Submitted to: Meeting Abstract
Publication Type: Abstract Only
Publication Acceptance Date: 4/22/2005
Publication Date: 4/22/2005
Citation: Liu, S., Dien, B.S. 2005. Metabolic engineering of Lactobacillus brevis for ethanol production [abstract]. The World Congress on Industrial Biotechnology and Bioprocessing. p. 23.

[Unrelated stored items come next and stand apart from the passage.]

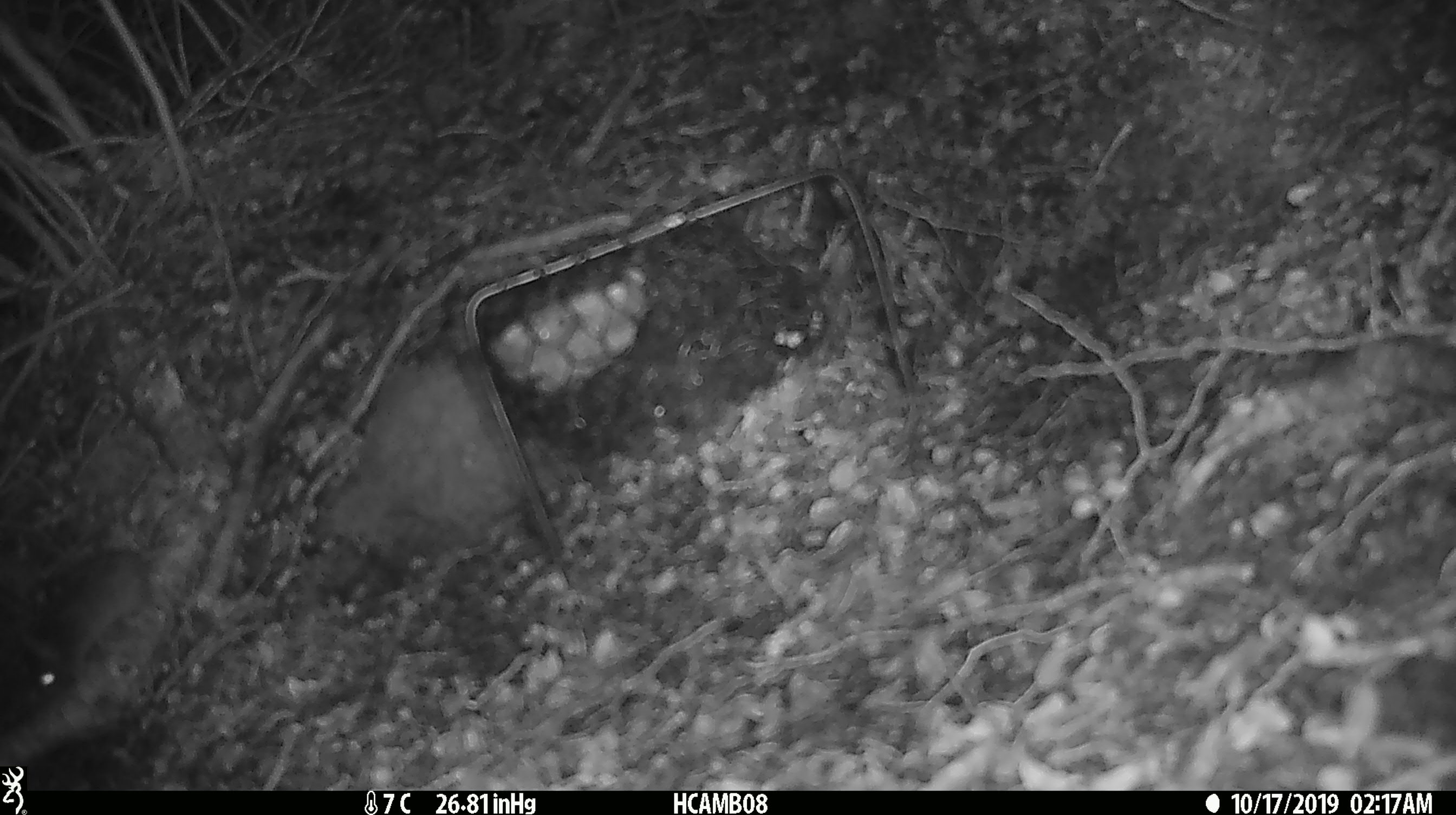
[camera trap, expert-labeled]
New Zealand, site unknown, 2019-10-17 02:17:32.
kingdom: Animalia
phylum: Chordata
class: Mammalia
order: Rodentia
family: Muridae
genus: Mus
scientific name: Mus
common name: mouse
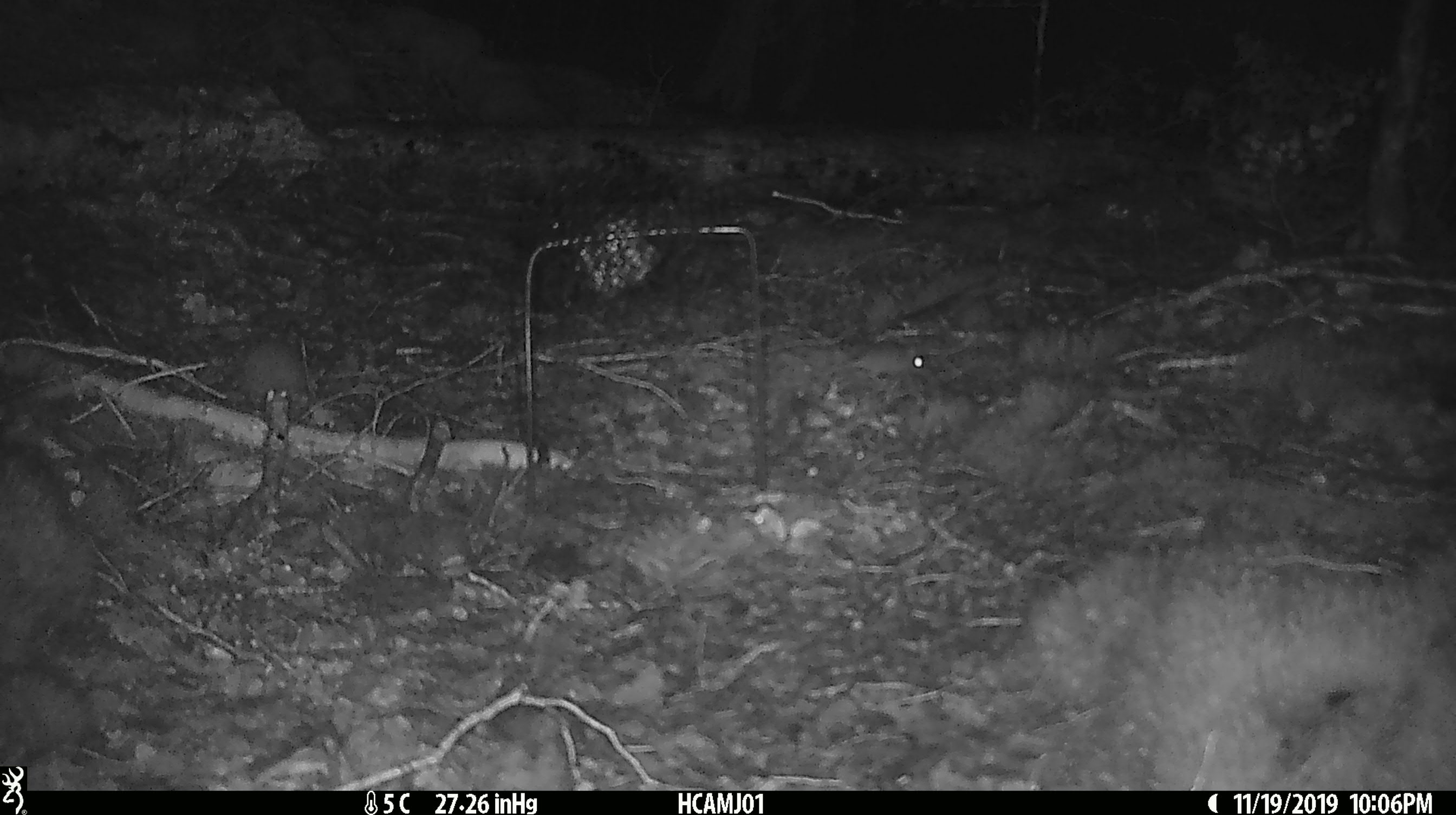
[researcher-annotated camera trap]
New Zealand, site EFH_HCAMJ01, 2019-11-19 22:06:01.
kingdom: Animalia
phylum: Chordata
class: Mammalia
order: Rodentia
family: Muridae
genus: Mus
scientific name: Mus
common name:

Technical Abstract: Lactic acid bacteria (LAB) have GRAS (generally recognized as safe) status, and naturally occurring LAB have been successfully used in the fermentation industry. In recent years, genetically modified LAB have been explored for production of lactic acid, B-vitamins, and low-calorie sugar alcohols such as sorbitol and mannitol. LAB can grow at acidic pHs, and many strains are ethanol tolerant. These traits make LAB a favorable host for development as a biocatalyst for production of ethanol from lignocellulosic biomass. Conversion of lignocellulose to ethanol also requires microorganisms capable of fermenting both glucose and xylose sugars released from hydrolysis of lignocellulosic biomass. Many LAB can metabolize multiple sugars including pentoses, however, they produce large amounts of lactic acid in addition to ethanol. The objective of this study is to explore the possibility of re-directing the lactate fermentation capacity into ethanol production. A Lactobacillus brevis strain was chosen as a host for metabolic engineering that ferments both glucose and xylose. Although possessing several alcohol dehydrogenase enzymes, L. brevis does not have the required enzyme (pyruvate decarboxylase) needed for converting pyruvate into acetaldehyde. Introduction of a pyruvate decarboxylase gene from Gram-positive bacterium Sarcina ventriculi (Spdc) might increase carbon flow into ethanol. The recombinant Lactobacillus brevis strains were analyzed for ethanol and other metabolite products in pH controlled fermentations. An average of 2% (w/v) ethanol was produced by the recombinant strains. However, those strains also produced lactate at a molar ratio of ethanol to lactate of 1.10-1.14. Work is in progress to inactivate both D-ldh and L-ldh genes of the engineered L. brevis strains to further increase ethanol production.